2002-08-11 07:43:04

by Andrew Morton

[permalink] [raw]
Subject: [patch 4/21] fix ARCH_HAS_PREFETCH



include/linux/prefetch.h does a strange thing: if the arch doesn't have
the prefectch functions, this header defines no-op version of them and
then defines ARCH_HAS_PREFETCH. So there's no way for mainline code to
know if the architecture *really* has prefetch instructions.
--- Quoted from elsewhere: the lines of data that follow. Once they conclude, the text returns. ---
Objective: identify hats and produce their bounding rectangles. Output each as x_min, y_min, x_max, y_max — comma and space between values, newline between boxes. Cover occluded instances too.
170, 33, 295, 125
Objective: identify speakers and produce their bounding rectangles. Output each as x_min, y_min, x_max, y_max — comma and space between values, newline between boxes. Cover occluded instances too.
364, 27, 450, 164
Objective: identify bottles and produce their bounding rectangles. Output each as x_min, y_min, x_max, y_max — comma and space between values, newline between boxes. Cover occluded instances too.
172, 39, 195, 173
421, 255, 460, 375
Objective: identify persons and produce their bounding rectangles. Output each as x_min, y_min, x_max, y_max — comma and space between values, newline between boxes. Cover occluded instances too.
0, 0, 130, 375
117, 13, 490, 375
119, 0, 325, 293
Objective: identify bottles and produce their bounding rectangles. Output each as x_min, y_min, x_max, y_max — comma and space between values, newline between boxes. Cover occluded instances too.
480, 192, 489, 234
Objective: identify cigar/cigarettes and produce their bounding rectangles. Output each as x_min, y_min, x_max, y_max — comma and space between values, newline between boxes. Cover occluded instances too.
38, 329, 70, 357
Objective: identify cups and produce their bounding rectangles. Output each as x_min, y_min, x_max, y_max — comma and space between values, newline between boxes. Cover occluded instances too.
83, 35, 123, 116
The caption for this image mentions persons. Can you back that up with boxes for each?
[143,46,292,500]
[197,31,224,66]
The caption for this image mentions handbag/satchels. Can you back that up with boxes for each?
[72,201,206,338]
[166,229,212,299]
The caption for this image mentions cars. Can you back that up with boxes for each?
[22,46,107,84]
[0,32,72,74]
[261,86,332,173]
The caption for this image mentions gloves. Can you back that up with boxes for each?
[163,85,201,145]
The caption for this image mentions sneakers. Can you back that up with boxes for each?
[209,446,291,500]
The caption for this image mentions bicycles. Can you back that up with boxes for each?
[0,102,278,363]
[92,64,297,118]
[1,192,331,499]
This information loss is unfortunate. Examples:

for (i = 0; i < N; i++)
prefetch(foo[i]);

Problem is, if `prefetch' is a no-op, the compiler will still
generate an empty busy-wait loop. Which it must do. We need to
know the truth about ARCH_HAS_PREFETCH to correctly elide that loop.


#ifdef ARCH_HAS_PREFETCH
#define prefetch_prev_lru_page(_page, _base, _field) \
do { \
if ((_page)->lru.prev != _base) { \
struct page *prev; \
\
prev = list_entry(_page->lru.prev, \
struct page, lru); \
prefetch(&prev->_field); \
} \
} while (0)
#else
#define prefetch_prev_lru_page(_page, _base, _field) do { } while (0)
#endif

Which needs a working ARCH_HAS_PREFETCH to avoid probable extra code
generation on CPUs which don't have prefetch.




prefetch.h | 3 ---
1 files changed, 3 deletions(-)

--- 2.5.31/include/linux/prefetch.h~arch_has_prefetchw Sun Aug 11 00:20:08 2002
+++ 2.5.31-akpm/include/linux/prefetch.h Sun Aug 11 00:20:08 2002
@@ -39,17 +39,14 @@
*/

#ifndef ARCH_HAS_PREFETCH
-#define ARCH_HAS_PREFETCH
static inline void prefetch(const void *x) {;}
#endif

#ifndef ARCH_HAS_PREFETCHW
-#define ARCH_HAS_PREFETCHW
static inline void prefetchw(const void *x) {;}
#endif

#ifndef ARCH_HAS_SPINLOCK_PREFETCH
-#define ARCH_HAS_SPINLOCK_PREFETCH
#define spin_lock_prefetch(x) prefetchw(x)
#endif


.


2002-08-11 09:49:35

by Andi Kleen

[permalink] [raw]
Subject: Re: [patch 4/21] fix ARCH_HAS_PREFETCH

Andrew Morton <[email protected]> writes:

> Which needs a working ARCH_HAS_PREFETCH to avoid probable extra code
> generation on CPUs which don't have prefetch.

When you use gcc 3.1+ you can use __builtin_prefetch() and gcc takes care of
it. See asm-x86_64/prefetch.h of a working example.

Of course generic C code should not use the ugly builtins directly, but
it could be used to define the wrappers.

-Andi

2002-08-11 18:24:59

by Alan

[permalink] [raw]
Subject: Re: [patch 4/21] fix ARCH_HAS_PREFETCH

On Sun, 2002-08-11 at 08:38, Andrew Morton wrote:
> This information loss is unfortunate. Examples:
>
> for (i = 0; i < N; i++)
> prefetch(foo[i]);
>
> Problem is, if `prefetch' is a no-op, the compiler will still
> generate an empty busy-wait loop. Which it must do.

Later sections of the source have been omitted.